Team Talk with

Nina Haider
Communication Designer

Nina Haider studierte Kommunikationsdesign in Würzburg und London. Nach einem Praktikum bei uns im Jahr 2013 und weiteren Stationen bei verschiedenen Design Agenturen, stieg sie dann im Jahr 2019 fest als Communication Designerin bei uns ein. Hier entwickelt sie neue und innovative Design- und Branding Konzepte. Wie sie zum Design kam, was sie inspiriert und worauf es im Design künftig ankommen wird, erzählt sie hier. 

Welche 3 Dinge oder Fakten beschreiben dich als Person am besten? 

Ehrlich, hartnäckig, detailverliebt.

Wie bist Du zum Design gekommen?

Das ist gar nicht so spannend. Ich habe als Kind schon gezeichnet, gemalt und mit Schuhkartons kleine Architekturmodelle für meine Puppen gebaut. Dass es für mich also nicht das Mathematikstudium wird, war allen ganz schnell klar. Ich glaube, bei meinen Großeltern hängt noch heute eines der Acrylbilder im Wohnzimmer.

Was begeistert dich am meisten an deiner Arbeit? Was treibt Dich inhaltlich und persönlich an?

Visuell kann ich mich einfach am besten ausdrücken. Und ich bin sehr glücklich darüber, so Projekte und Ideen vorantreiben zu können, die mich begeistern.

Inspiration – Wie kommst Du auf neue Gedanken? Und Wie schafft man es eigentlich, auf Knopfdruck kreativ zu sein?

Ich denke, das kann ich gar nicht pauschal beantworten. Die Inspiration kommt aus dem Alltag, aus Details in der Umgebung, aus Kunst, Kultur, Musik, Reisen und Begegnungen — zum Beispiel einem tollen Gespräch. Es ist ein Wechselspiel zwischen unterbewusstem und bewusstem Verarbeiten von Informationen. Auf Knopfdruck kreativ sein geht meiner Meinung nach nicht, denn wir sind ununterbrochen kreativ. Manche Ideen sind sofort gut — manchmal muss man aber auch noch ein paar Runden drehen.

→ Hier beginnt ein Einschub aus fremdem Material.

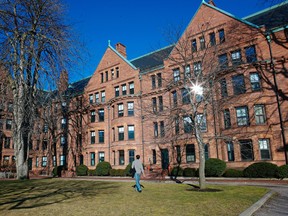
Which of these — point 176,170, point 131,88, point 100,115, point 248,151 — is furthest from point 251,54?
point 100,115

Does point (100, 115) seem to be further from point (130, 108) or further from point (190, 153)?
point (190, 153)

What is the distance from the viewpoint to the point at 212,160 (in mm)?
23172

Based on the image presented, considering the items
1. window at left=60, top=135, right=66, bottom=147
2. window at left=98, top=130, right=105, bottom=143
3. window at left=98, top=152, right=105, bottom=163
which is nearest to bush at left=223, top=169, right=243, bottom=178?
window at left=98, top=152, right=105, bottom=163

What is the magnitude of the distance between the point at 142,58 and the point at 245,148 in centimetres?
2227

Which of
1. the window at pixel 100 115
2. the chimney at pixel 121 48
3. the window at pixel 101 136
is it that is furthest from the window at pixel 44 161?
the chimney at pixel 121 48

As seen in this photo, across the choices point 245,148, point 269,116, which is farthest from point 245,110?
point 245,148

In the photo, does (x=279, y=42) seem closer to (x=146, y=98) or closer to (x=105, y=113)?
(x=146, y=98)

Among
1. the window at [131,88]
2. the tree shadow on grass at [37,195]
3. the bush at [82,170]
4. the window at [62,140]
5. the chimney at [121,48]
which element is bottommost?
the bush at [82,170]

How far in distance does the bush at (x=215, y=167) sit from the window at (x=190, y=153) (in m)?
4.15

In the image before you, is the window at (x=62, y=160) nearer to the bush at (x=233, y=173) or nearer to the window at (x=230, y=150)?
the window at (x=230, y=150)

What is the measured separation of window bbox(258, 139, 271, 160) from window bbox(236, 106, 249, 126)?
2.23m

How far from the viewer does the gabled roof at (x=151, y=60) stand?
107 feet

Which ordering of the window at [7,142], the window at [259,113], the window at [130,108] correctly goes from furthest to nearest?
the window at [7,142] → the window at [130,108] → the window at [259,113]

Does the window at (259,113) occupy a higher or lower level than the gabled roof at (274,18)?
lower
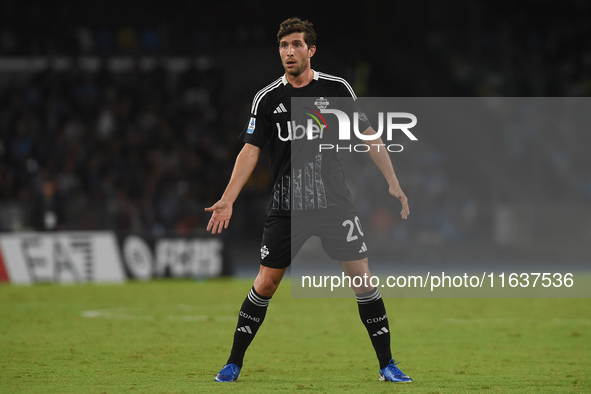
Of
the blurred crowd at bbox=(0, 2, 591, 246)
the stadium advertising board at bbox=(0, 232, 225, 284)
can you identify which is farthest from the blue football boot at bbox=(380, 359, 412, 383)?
the blurred crowd at bbox=(0, 2, 591, 246)

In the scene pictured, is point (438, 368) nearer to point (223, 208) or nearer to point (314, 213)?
point (314, 213)

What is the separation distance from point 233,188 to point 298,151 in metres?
0.58

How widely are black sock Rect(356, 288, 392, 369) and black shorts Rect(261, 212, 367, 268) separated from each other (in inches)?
13.2

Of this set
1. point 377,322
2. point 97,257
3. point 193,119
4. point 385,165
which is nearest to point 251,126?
point 385,165

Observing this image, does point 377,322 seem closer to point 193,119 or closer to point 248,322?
point 248,322

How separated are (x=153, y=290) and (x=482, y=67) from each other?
1460 centimetres

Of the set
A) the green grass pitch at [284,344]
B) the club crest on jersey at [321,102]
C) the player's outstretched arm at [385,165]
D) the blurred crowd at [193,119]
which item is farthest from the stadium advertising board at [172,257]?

Wie stark beeinflusst die Corona-Pandemie Deine kreative Arbeit?

Aktuell sehr. Ganze Projekte laufen remote ab, Meetings mit Kunden oder intern werden digital abgehalten, und selbst den Nachmittagskaffee trinken alle allein vor dem Rechner. Es hat gezeigt, dass Homeoffice funktioniert. Wenn aber fast alles digital stattfindet, muss man sich für einen Perspektivenwechsel auch bewusst lösen: weg vom Computer, rausgehen, ein Buch lesen oder auch mal analog zeichnen.

Wie hat sich die Bedeutung von Design in unserer heutigen Welt verändert? Auf was wird es künftig ankommen?

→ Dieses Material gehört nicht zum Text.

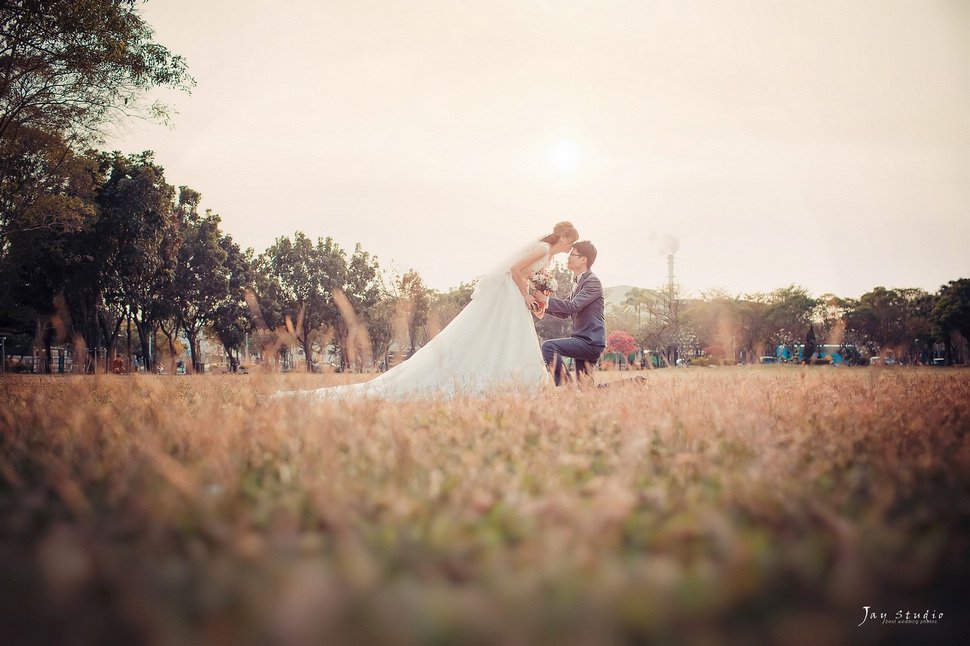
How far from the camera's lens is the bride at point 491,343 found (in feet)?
29.7

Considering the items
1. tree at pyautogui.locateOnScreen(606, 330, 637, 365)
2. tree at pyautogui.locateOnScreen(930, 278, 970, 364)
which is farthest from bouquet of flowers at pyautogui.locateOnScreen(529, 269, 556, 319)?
tree at pyautogui.locateOnScreen(930, 278, 970, 364)

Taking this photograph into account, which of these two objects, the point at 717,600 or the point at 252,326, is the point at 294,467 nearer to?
the point at 717,600


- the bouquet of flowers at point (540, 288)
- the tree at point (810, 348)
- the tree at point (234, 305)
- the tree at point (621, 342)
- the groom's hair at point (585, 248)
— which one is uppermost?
the tree at point (234, 305)

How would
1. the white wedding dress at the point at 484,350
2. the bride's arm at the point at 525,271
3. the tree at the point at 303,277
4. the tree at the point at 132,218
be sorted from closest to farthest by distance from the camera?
the white wedding dress at the point at 484,350
the bride's arm at the point at 525,271
the tree at the point at 132,218
the tree at the point at 303,277

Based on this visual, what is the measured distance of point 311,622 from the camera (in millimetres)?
1236

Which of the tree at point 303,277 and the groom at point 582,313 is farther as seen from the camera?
the tree at point 303,277

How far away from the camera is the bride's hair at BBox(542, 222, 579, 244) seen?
11.3 meters

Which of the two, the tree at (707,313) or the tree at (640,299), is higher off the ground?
the tree at (640,299)

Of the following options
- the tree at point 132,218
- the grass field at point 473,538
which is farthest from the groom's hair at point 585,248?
the tree at point 132,218

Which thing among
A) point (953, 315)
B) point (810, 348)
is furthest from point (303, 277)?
point (953, 315)

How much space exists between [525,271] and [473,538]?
9001 millimetres

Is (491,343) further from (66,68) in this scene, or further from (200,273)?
(200,273)

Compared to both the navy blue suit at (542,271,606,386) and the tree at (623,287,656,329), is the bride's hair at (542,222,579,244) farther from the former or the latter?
the tree at (623,287,656,329)

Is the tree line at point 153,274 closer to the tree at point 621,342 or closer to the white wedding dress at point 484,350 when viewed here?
the white wedding dress at point 484,350
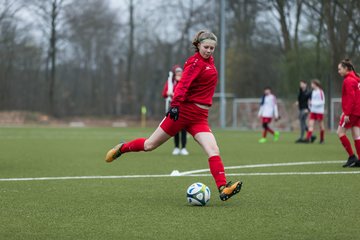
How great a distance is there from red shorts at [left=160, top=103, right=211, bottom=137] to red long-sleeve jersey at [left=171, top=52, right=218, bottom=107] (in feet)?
0.29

Ethische und gesellschaftliche Fragestellungen werden immer wichtiger. Unsere globale Verantwortung, Themen wie Nachhaltigkeit und Klimaschutz lassen sich nicht mehr ausklammern, und das ist gut so. Als Designer hat man die Chance, Leute zu beeinflussen, Wirkung zu erzeugen und einen langfristigen Eindruck zu hinterlassen. Dieser Verantwortung sollte man sich bewusst sein.

Viele Frauen kämpfen im Job mit Selbstzweifeln. Kennst Du das?

Ja, auf jeden Fall. Ich bin mit mir selbst sehr kritisch und hinterfrage das, was ich tue, permanent. Gerade Frauen sollten sich selbst und den eigenen Fähigkeiten mehr Vertrauen schenken.

Warum ist Teamwork, Zusammenarbeit in Deinem Berufsfeld so wichtig?

Die Projekte, an denen wir arbeiten, sind keine One-Man/Women-Show, das würde aufgrund der unterschiedlichen Teilbereiche, die zusammenkommen, gar nicht funktionieren. Alles ist verknüpft beziehungsweise baut aufeinander auf, daher ist es so wichtig, gemeinsam an einem Strang zu ziehen. Der Austausch ist außerdem wichtig, um sich gegenseitig zu fördern, aber auch zu challengen, um gemeinsam das bestmögliche Ergebnis zu erzielen.